Вибрирует все. Формации полосатого песчаника пульсируют в диапазонах кроваво-красного, лавандового и желтого, как кость, цветов. Небо расширяется и сжимается подобно коже похоронного барабана с каждым биением моего сердца и под всем, нет – внутри всего жужжит подобно столкновению пылающих огнем атомов всенаполняющий звук погремушек – кератиновых колец, танцующих на змеиных хвостах, и весь мир покорен этому гипнотическому ритму. Звуку столь же богатому, как исполняемая цикадами симфония, однако я не видел никаких насекомых в полыни и меските. Я покрыт потом, колени и локти мои ободраны, и я словно под кайфом, однако я еще не баловался наркотиками – пока еще, до поступления в колледж, я даже еще не пробовал травку, в отличие от Адама – этот его опыт был последним, который он испытал раньше меня, и стал навсегда последним из того, что он испытает раньше меня, однако я еще не знаю этого и пытаюсь осмыслить все эти искажения восприятия. Неужели причина действительно кроется в недостатке еды и сна? Возможно ли, что минимальное нарушение ритма телесных потребностей способно настолько быстро исказить твое восприятие, послать тебя в такую даль? Я испуган. Мы заблудились. Горло мое охрипло от криков, я все время зову взрослых, но пытаюсь сберечь остатки воды во фляге, и это не сон. Не сон, однако он не оставляет меня. Не оставляет меня множество долбаных лет.

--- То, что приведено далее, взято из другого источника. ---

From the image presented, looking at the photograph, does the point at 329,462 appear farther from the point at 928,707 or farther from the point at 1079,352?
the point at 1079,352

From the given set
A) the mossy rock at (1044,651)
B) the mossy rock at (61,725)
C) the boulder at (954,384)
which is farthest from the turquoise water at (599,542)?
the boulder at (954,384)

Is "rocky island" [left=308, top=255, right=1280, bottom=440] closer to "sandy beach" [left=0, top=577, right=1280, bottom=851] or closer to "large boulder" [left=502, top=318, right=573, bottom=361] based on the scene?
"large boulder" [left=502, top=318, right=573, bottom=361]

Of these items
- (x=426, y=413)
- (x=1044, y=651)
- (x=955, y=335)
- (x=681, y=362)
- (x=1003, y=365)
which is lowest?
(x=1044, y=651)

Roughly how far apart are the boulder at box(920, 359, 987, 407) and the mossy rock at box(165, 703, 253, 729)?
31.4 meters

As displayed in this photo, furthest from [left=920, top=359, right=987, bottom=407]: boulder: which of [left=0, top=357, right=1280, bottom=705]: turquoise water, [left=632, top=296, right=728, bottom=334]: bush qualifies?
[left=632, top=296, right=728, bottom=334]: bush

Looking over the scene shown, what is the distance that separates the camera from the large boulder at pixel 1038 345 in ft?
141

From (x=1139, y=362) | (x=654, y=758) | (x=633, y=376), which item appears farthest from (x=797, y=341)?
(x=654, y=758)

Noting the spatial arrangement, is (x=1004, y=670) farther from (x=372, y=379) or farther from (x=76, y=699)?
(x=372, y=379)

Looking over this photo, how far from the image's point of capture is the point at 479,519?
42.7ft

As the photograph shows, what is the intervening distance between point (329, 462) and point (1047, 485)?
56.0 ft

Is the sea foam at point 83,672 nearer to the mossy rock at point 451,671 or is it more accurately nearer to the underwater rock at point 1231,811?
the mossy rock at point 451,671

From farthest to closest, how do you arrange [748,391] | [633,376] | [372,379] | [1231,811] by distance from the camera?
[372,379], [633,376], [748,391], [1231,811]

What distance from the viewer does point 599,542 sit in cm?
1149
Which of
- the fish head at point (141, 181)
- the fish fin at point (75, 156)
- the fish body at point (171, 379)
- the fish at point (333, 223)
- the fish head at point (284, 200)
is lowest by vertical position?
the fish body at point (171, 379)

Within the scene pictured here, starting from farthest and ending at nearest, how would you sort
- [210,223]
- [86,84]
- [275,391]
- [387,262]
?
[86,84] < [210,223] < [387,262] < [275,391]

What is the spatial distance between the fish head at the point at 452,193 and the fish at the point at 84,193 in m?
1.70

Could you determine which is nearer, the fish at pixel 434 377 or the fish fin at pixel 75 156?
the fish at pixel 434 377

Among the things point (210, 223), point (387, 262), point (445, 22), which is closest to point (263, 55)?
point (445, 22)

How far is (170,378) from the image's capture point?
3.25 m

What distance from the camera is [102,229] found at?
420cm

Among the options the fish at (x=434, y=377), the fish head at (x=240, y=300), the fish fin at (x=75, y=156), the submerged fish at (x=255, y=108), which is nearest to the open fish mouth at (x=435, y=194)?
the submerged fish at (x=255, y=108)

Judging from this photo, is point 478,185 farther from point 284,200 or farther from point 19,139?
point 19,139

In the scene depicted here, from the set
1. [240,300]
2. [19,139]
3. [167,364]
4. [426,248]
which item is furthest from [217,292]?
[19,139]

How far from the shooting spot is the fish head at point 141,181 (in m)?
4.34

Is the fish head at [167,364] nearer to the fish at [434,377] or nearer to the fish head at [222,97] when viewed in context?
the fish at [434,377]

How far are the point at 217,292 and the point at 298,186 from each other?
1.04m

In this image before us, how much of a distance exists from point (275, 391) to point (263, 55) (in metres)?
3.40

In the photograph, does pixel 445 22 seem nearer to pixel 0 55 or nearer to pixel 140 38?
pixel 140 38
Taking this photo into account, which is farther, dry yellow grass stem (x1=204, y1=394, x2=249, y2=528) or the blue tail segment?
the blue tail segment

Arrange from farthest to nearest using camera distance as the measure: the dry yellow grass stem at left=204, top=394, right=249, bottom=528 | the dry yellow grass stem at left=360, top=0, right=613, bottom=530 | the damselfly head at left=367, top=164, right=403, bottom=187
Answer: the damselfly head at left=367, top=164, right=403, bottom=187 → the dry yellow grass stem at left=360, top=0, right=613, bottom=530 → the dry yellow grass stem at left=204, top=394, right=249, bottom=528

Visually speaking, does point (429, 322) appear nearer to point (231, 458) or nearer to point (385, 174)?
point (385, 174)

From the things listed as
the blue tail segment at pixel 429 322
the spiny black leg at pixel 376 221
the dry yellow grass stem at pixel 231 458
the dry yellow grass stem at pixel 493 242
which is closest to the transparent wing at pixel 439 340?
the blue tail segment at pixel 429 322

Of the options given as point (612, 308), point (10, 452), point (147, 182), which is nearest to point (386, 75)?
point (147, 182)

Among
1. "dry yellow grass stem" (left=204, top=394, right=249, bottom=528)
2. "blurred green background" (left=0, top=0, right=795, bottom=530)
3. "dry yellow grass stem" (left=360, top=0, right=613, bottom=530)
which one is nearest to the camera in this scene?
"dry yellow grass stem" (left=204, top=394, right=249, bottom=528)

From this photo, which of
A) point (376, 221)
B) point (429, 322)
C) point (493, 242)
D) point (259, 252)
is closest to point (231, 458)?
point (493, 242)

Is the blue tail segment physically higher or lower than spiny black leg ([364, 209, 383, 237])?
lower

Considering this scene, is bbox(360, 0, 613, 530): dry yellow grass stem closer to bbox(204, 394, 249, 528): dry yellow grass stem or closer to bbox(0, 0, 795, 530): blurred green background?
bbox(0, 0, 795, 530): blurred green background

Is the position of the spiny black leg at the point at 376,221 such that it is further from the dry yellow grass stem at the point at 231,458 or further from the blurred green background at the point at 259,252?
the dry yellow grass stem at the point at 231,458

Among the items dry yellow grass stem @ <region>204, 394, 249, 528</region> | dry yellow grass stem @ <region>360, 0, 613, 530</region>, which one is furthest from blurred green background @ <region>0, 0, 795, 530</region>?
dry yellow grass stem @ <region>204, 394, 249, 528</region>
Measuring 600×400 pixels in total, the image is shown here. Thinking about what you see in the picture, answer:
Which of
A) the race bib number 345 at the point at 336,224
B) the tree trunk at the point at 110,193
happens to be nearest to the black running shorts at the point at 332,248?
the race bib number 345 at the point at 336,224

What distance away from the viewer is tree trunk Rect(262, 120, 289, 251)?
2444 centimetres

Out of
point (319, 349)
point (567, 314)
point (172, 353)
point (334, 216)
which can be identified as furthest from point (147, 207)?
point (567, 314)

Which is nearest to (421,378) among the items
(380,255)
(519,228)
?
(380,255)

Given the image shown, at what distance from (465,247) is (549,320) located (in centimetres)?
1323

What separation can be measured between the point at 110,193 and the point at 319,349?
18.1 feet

Поза Адама меняется, когда он поднимается на верх склона и проходит под аркой, оставляя мокрый и серый отпечаток ладони на известняке. Он замирает, и, честное слово, я слышу, как дыхание остановилось в его груди. Он медленно отступает и стаскивает с плеч лямки своего рюкзака. Рукой нащупывает телескопическую лопатку, подвешенную к нему, не отводя глаз от того, что лежит за аркой, что скользит через порог, изгибается перед ударом.

Зеленый гремучник пустыни Мохаве, футов четырех в длину, с черными и белыми кольцами возле хвоста. Нам рассказывали о них в школе, и поэтому я знаю, что змея глуха, невзирая на наличие погремушки, что между ноздрями и глазами у нее расположены термочувствительные ямки, что она ужасно агрессивна и обладает куда более сильным ядом, чем ее кузен, американский гремучник, – часто смертоносным нейротоксином. В рюкзаке Ли находится противоядие, однако это сейчас ничего не значит для нас, если только взрослые не найдут нас, или же мы не найдем их, а мы потерялись вполне преднамеренно, и я молю бога o том, что они знают, где мы находимся, и на самом деле просто стараются не попасть нам на глаза, залегли где-то неподалеку и не обращают внимания на наши просьбы о помощи, чтобы испытание не потеряло смысл, чтобы мы испугались, однако крики мои были настолько отчаянными, что они должны были прийти. Они должны были прийти.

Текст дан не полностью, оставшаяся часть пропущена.